These slow cooker 5-ingredient Amish buttered potatoes are the kind of simple, cozy comfort food I lean on when I’m short on time but still want something that tastes like home. The method couldn’t be easier: raw baby potatoes go straight into the slow cooker, and then you tuck slices of butter all over the top with just three more pantry ingredients. Dishes like this are common at church potlucks and family gatherings here in the Midwest, with roots in the simple, hearty cooking of Amish kitchens—lots of butter, basic seasonings, and no fussy steps. It’s the first thing I suggest when someone asks for an easy side that everyone from little kids to grandparents will happily eat.
Serve these buttered potatoes right out of the slow cooker alongside roast chicken, meatloaf, ham, or pot roast, with a green vegetable like steamed green beans or a tossed salad to round out the plate. They’re wonderful spooned into a bowl with some of the buttery juices and a sprinkle of extra salt and pepper at the table. Leftovers reheat nicely next to scrambled eggs and bacon for breakfast, or you can smash them slightly and serve under grilled sausages for another comforting meal.
Slow Cooker Amish Buttered Potatoes
Servings: 6

Ingredients
2 1/2 pounds baby potatoes, rinsed and left whole (or halved if large)
1/2 cup (1 stick) unsalted butter, cold and sliced into thin pats
1 teaspoon kosher salt (or to taste)
1/2 teaspoon freshly ground black pepper
1/2 cup low-sodium chicken broth (or vegetable broth)
Directions
Prepare the potatoes: Rinse the baby potatoes well under cool water and pat them dry with a clean kitchen towel. If any are much larger than the others, cut those in half so they cook evenly. Leave the skins on for that rustic, homey feel.
Layer potatoes in slow cooker: Place the raw baby potatoes in an even layer in the bottom of a 4- to 6-quart slow cooker. It’s fine if they pile up a bit, but try to keep them fairly level so the butter can melt down over all of them.
Season the potatoes: Sprinkle the kosher salt and black pepper evenly over the potatoes.
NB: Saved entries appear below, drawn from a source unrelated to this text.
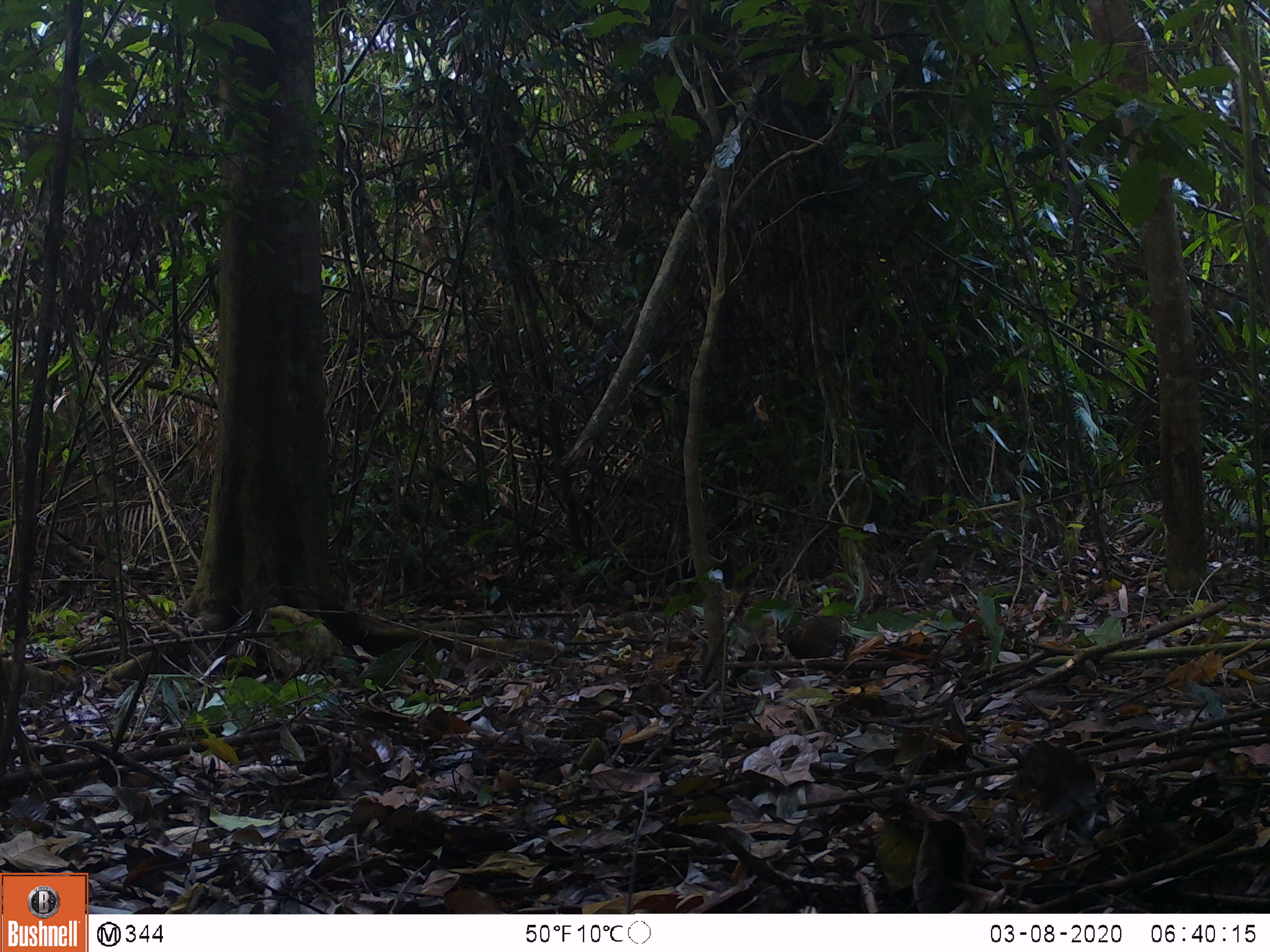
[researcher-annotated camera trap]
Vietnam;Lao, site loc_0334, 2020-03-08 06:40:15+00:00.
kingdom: Animalia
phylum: Chordata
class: Aves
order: Galliformes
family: Phasianidae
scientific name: Phasianidae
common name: partridge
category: unidentified partridge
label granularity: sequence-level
Use your hands or a spoon to gently toss them once or twice so the seasoning lightly coats the potatoes.
Add the butter slices: Lay the cold butter slices over the top of the seasoned, raw potatoes, spacing them out so they’re scattered across the whole surface. Picture a close-up of your hands placing those butter pats over the potatoes in the slow cooker—that’s exactly what you want, because as the butter melts it will drip down and coat everything.
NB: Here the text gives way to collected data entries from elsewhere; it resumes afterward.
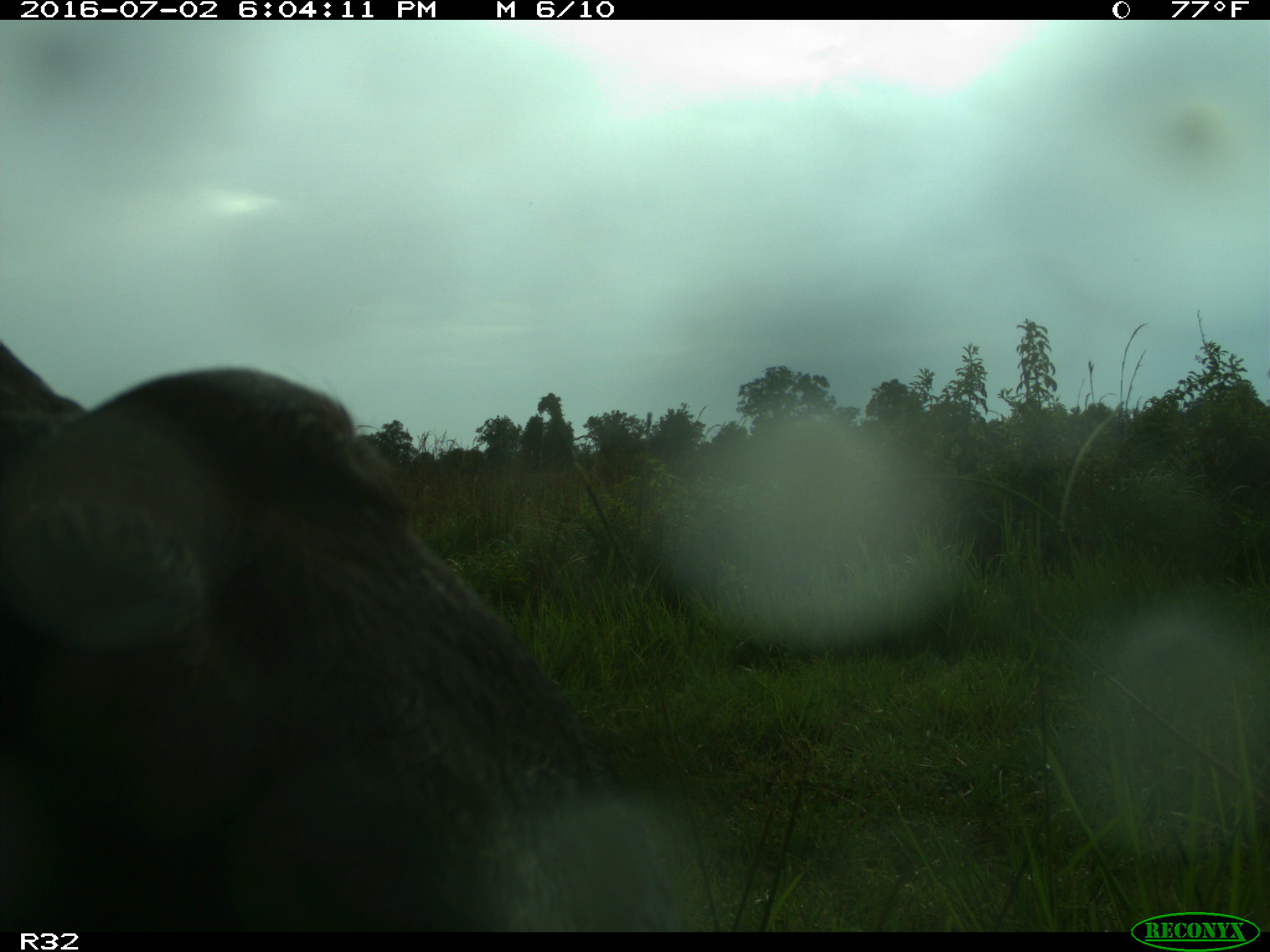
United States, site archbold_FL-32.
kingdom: Animalia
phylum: Chordata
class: Mammalia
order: Artiodactyla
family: Bovidae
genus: Bos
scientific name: Bos taurus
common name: domestic cow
Pour in the broth: Carefully pour the chicken broth around the edges of the potatoes, not directly on top of the butter slices. You want the butter to stay mostly on top so it melts slowly down over the potatoes as they cook, while the broth creates a steamy, saucy base.
Slow cook: Cover the slow cooker with the lid. Cook on LOW for 4 to 5 hours, or on HIGH for about 2 to 3 hours, until the potatoes are very tender when pierced with a fork. Avoid lifting the lid too often so the steam and heat stay inside.
Toss in the buttery juices: Once the potatoes are tender, gently stir them in the slow cooker so they’re coated in the melted butter and seasoned broth. Taste one and add a pinch more salt or pepper if needed. If there’s extra buttery liquid, that’s perfect for spooning over each serving.
Serve: Transfer the potatoes and plenty of the buttery cooking juices to a serving bowl, or keep them on the warm setting in the slow cooker for up to 1 hour. Stir occasionally so the top potatoes don’t dry out. Serve hot as a cozy, classic side dish.
Variations & Tips
For picky eaters, keep the seasonings simple as written and let everyone add their own toppings at the table—shredded cheddar, a dollop of sour cream, or a sprinkle of bacon bits can turn these into loaded buttered potatoes. If your family likes herbs, stir in 1 to 2 tablespoons of chopped fresh parsley or chives right before serving for a pop of color and freshness. To make it vegetarian, use vegetable broth instead of chicken broth. For a richer, creamier version, add 1/4 cup of heavy cream during the last 30 minutes of cooking and gently stir. If you prefer a lighter dish, cut the butter down to 6 tablespoons and add an extra splash of broth. You can also swap in small red or gold potatoes if that’s what you have on hand—just keep them bite-sized. If you’re cooking for a crowd, this recipe doubles easily in a larger slow cooker; just add an extra 30 minutes or so to the cook time and check for tenderness. Leftovers can be smashed and pan-fried in a little butter the next day for crispy breakfast potatoes.